Jreng! AS Buat 'Senjata' Baru Lawan China, RI Masuk

Jakarta, CNBC Indonesia - Amerika Serikat (AS) memulai serangkaian pertemuan dengan para menteri dari Asia-Pasifik di Los Angeles pada Kamis (8/9/2022) waktu setempat. Pertemuan ini bertujuan untuk 'melawan pengaruh China' yang berkembang di kawasan tersebut.
Acara dua hari tersebut merupakan pertemuan tatap muka pertama antara anggota Indo-Pacific Economic Prosperity Framework (IPEF) yang baru. Inisiatif yang diluncurkan Presiden AS Joe Biden pada Mei lalu.
IPEF menyatukan sejumlah negara. Tak hanya AS, tapi juga Australia, Brunei, Fiji, India, Jepang, Korea Selatan (Korsel), Malaysia, Selandia Baru, Filipina, Singapura, Thailand, Vietnam, dan Indonesia.

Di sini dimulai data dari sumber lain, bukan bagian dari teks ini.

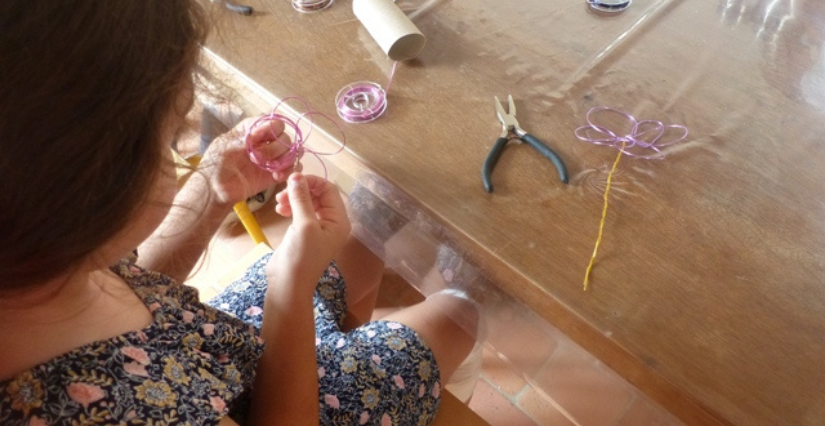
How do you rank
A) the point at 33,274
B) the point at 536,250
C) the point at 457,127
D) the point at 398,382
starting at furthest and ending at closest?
the point at 398,382 < the point at 457,127 < the point at 536,250 < the point at 33,274

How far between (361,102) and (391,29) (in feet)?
0.32

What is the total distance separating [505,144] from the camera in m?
0.65

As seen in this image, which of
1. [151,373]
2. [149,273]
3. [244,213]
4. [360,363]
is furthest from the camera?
[244,213]

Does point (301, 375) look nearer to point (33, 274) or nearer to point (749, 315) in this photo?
point (33, 274)

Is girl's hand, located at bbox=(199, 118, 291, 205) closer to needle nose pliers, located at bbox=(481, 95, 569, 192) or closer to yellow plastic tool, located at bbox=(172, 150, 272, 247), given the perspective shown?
yellow plastic tool, located at bbox=(172, 150, 272, 247)

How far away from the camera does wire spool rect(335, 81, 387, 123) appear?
69 centimetres

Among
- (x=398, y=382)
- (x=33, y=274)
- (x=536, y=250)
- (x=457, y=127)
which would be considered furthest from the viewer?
(x=398, y=382)

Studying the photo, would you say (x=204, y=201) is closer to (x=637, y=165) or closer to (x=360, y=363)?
(x=360, y=363)

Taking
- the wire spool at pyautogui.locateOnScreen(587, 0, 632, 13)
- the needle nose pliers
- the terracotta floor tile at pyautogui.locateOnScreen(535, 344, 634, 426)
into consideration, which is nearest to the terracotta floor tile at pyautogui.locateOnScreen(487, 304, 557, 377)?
the terracotta floor tile at pyautogui.locateOnScreen(535, 344, 634, 426)

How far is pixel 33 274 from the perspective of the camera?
17.5 inches

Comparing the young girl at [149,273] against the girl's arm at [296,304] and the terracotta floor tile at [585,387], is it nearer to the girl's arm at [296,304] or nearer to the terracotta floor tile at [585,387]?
the girl's arm at [296,304]

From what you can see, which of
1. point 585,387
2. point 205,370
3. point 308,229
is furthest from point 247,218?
point 585,387

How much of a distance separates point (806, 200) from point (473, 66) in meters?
0.35

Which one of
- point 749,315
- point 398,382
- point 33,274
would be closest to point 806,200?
point 749,315
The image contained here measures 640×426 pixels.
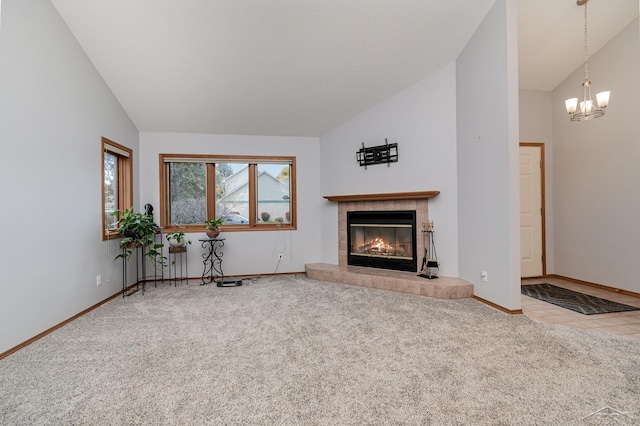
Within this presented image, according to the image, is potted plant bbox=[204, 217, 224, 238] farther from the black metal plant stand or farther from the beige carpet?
the beige carpet

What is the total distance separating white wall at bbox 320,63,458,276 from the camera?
12.8ft

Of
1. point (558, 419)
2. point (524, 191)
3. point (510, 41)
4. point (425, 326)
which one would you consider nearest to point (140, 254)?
point (425, 326)

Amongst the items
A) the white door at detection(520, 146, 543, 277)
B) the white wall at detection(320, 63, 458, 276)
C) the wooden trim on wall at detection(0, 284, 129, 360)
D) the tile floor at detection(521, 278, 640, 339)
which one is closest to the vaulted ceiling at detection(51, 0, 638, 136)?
the white wall at detection(320, 63, 458, 276)

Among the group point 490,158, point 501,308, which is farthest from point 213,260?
point 490,158

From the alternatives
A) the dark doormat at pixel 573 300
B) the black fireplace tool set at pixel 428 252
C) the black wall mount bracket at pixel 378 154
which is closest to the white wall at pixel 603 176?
the dark doormat at pixel 573 300

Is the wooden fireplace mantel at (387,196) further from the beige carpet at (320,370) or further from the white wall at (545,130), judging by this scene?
the white wall at (545,130)

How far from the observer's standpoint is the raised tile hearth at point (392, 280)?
354 cm

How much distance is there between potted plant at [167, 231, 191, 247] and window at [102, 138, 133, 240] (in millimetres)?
709

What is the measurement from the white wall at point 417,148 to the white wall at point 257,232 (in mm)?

AFP menyebut aliansi itu secara teori merupakan 'platform terbuka' yang pada akhirnya dapat mencakup negara-negara lain. Tetapi tak ada Taiwan di dalamnya, pulau yang memiliki pemerintahan sendiri yang diklaim China sebagai miliknya.

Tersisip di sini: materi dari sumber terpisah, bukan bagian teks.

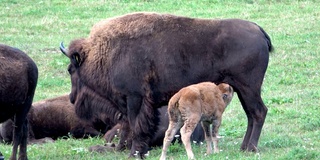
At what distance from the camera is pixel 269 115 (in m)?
12.6

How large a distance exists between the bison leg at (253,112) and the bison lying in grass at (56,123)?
119 inches

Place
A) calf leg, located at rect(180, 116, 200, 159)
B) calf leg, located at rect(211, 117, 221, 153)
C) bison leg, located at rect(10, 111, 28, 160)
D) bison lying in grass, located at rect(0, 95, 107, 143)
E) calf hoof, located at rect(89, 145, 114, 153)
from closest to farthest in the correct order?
calf leg, located at rect(180, 116, 200, 159)
calf leg, located at rect(211, 117, 221, 153)
bison leg, located at rect(10, 111, 28, 160)
calf hoof, located at rect(89, 145, 114, 153)
bison lying in grass, located at rect(0, 95, 107, 143)

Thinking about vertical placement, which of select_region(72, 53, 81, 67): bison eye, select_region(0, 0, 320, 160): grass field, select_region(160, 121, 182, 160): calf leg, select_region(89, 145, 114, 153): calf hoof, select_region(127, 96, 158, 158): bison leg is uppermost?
select_region(72, 53, 81, 67): bison eye

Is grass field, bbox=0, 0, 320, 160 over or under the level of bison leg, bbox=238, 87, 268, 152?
under

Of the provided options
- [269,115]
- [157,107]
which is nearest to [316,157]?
[157,107]

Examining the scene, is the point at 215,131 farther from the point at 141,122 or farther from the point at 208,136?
the point at 141,122

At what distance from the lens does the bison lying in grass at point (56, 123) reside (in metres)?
12.7

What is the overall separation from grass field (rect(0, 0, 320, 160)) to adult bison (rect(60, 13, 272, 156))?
60cm

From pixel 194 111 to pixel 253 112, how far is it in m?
1.09

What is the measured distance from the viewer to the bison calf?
944 centimetres

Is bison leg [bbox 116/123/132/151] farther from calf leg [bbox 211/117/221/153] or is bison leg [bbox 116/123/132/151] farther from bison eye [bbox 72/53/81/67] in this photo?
calf leg [bbox 211/117/221/153]

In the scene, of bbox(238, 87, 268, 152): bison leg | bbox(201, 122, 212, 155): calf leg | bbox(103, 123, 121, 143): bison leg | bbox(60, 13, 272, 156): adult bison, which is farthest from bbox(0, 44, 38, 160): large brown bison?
bbox(238, 87, 268, 152): bison leg

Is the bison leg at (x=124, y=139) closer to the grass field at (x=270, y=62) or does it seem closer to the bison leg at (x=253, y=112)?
the grass field at (x=270, y=62)

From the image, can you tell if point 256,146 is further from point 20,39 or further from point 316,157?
point 20,39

"Sudah lewat waktunya bagi Amerika Serikat untuk memiliki visi ekonomi konkret afirmatif di kawasan itu," kata Menteri Perdagangan AS Gina Raimondo pada pembukaan KTT, mencatat bahwa 14 anggota aliansi tersebut menyumbang lebih dari 40% dari global PDB.
Dengan kemitraan perdagangan baru ini, pemerintahan Biden berharap untuk memperkuat kehadirannya di wilayah yang hubungannya sempat dingin dengan AS saat kepemimpinan mantan presiden Donald Trump. Kebijakan isolasionis "America First" Trump membuatnya menarik AS dari perjanjian perdagangan yang berfokus pada Asia yang disebut Kemitraan Trans-Pasifik (TPP).

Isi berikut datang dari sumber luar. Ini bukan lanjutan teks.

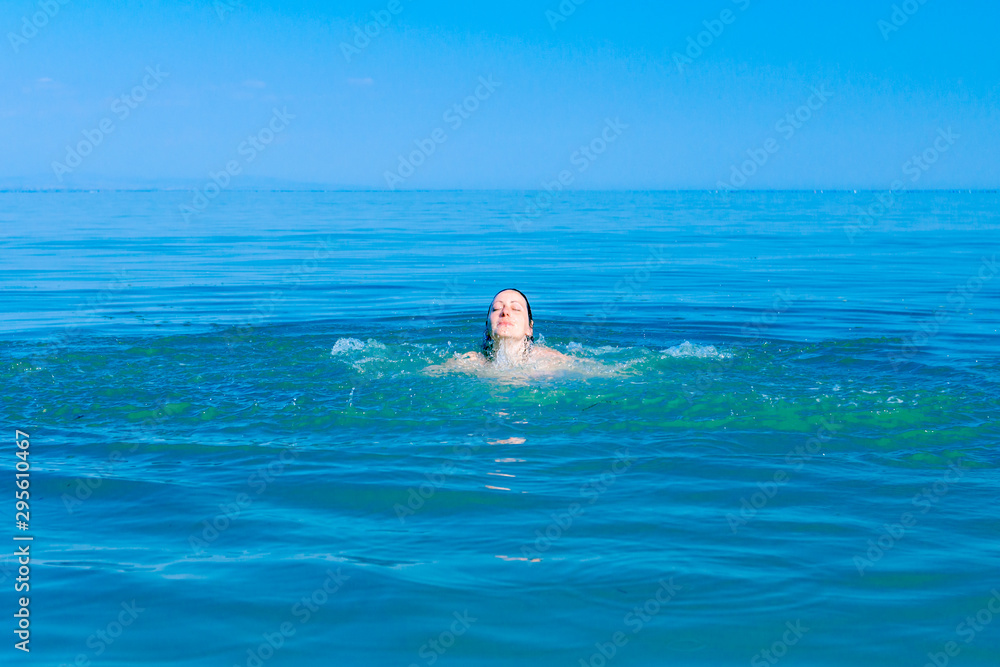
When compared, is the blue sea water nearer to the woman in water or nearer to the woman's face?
the woman in water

Langkah itu kemudian dikritik sebagai 'penyerahan tanah ke China' di bagian dunia yang penting secara ekonomi. Washington juga berharap untuk membentuk standar umum di seluruh kawasan, meski tak akan mempromosikan akses ke pasar domestiknya dengan cara perjanjian perdagangan bebas tradisional.
Diskusi sendiri akan fokus pada empat poin utama, yakni ekonomi digital, rantai pasokan, energi hijau, dan perang melawan korupsi. Meski begitu, pembicaraan tentang perjanjian perdagangan bebas tidak populer di AS, di mana opini publik melihatnya sebagai ancaman terhadap pekerjaan Amerika.